El Hospital Virgen de la Victoria de Málaga continúa haciendo hueco en sus instalaciones para afrontar la fuerte subida de ingresos que avanza imparable desde mediados de enero. El último movimiento ha sido la activación del traslado de todos los ingresos No Covid, esto es, de otras patologías al hospital adscrito Valle del Guadalhorce, una medida que ya se puso en práctica durante la primera ola de la pandemia y que ahora vuelve a retomarse.

Con este trasvase de pacientes, la actividad del Clínico queda centralizada, casi en su totalidad, en la atención de pacientes con Covid-19. La única excepción serán aquellos pacientes que tengan pendientes cirugías preferentes, oncológicas o cardíacas no demorables, además de aquellos ciudadanos que entren con Urgencias y precisen una intervención inaplazable.

Para ello, el hospital de la capital malagueña mantiene reservada una remesa de camas tanto en el área de hospitalización como de UCI para poder atender estos casos, que serán los únicos que no se trasladarán al Valle del Guadalhorce.

En cuanto al resto de patologías, por ejemplo, las correspondientes a Medicina Interna o Digestivo, serán derivadas en ambulancia al Valle del Guadalhorce, un hospital que además de mantener las necesidades asistenciales de los 13 municipios de la comarca en los que es referente, asume a partir de ahora estos pacientes no covid que recibirá desde el Virgen de la Victoria.

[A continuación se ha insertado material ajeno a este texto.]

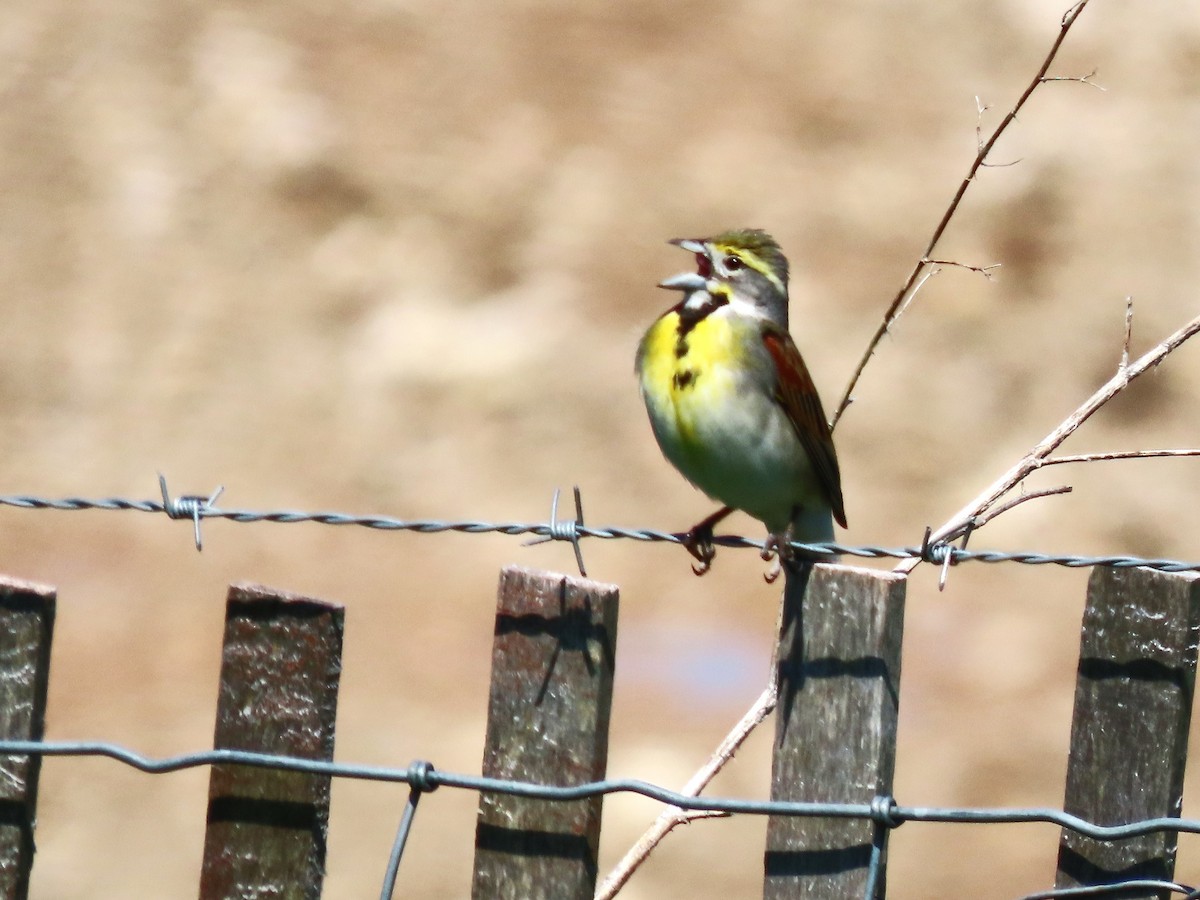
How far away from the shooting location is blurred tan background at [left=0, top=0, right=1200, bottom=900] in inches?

"Todas las necesidades que no tengan que ver con el Covid las estamos encamando en el Valle del Guadalhorce, especialmente los de Medicina Interna, que son ancianos, pacientes complicados, con patologías de base, pluripatológicos que son los que se desestabilizan en esta época y que precisan ingresos", explican desde el hospital.

El 40% de las camas, ocupadas con Covid-19

Los hospitales de la provincia de Málaga mantienen un nivel de ocupación en sus camas convencionales con Covid-19 de casi el 40%, en un momento en el que las gerencias hospitalarias se encuentran inmersas en sus planes de contingencia para adecuar más espacios destinados a pacientes contagiados con el virus. En cuanto a las Unidades de Cuidados Intensivos (UCI), donde llegan los pacientes más comprometidos con la enfermedad respiratoria, se encuentran cercanas al 34% de ocupación en cuanto a ingresos con Covid-19. «Estamos sumando sin tener que recurrir a recursos extrahospitalarios, estamos sumando permanentemente nuevas camas», explicó la delegada de la Junta de Andalucía, Patricia Navarro.

De manera que vuelve a emplearse el área polivalente de la segunda planta de este hospital que se acondicionó durante la primera ola para recibir a estos pacientes derivados. Además, el Valle del Guadalhorce ha suspendido las cirugías en turno de tarde -solo se mantendrán las intervenciones por las mañanas- para permitir más ingresos en el área de Cirugía, y se han instalado camas en la tercera planta del centro para tenerlas de apoyo. Por otro lado, se trabaja ya en el acondicionamiento de la cafetería de este hospital para habilitar nuevas camas.

Esta redistribición supone un aumento de un centenar de camas que aliviarán la ocupación en el Clínico, que destinará las camas que se quedan libres para contagiados con necesidades de hospitalización.

Por el contrario, todos los positivos que se detecten en las Urgencias del Valle del Guadalhorce serán enviados al hospital Clínico para ser atendidos. El Virgen de la Victoria ha habilitado, además, un quirófano específico para poder intervenir quirúrgicamente a aquellos pacientes contagiados que precisen cirugía.

Aumentan los pacientes No Covid

Fuentes del hospital explican que esta tercera ola está siendo meridianamente diferente a la primera, no solo por el preocupante ritmo de hospitalizaciones, sino porque han aumentado las necesidades asistenciales de pacientes No Covid.

En los meses de marzo, estos pacientes no acudieron a los centros y suspendieron sus consultas principalmente por el miedo a contagiarse y ahora, tras la creación de circuitos de atención diferenciados en los hospitales, las campañas de información para que la población no abandonase sus patologías y la propia prolongación de la pandemia ha supuesto que sí acudan a sus hospitales de referencia, lo que supone más presión en la actividad asistencial.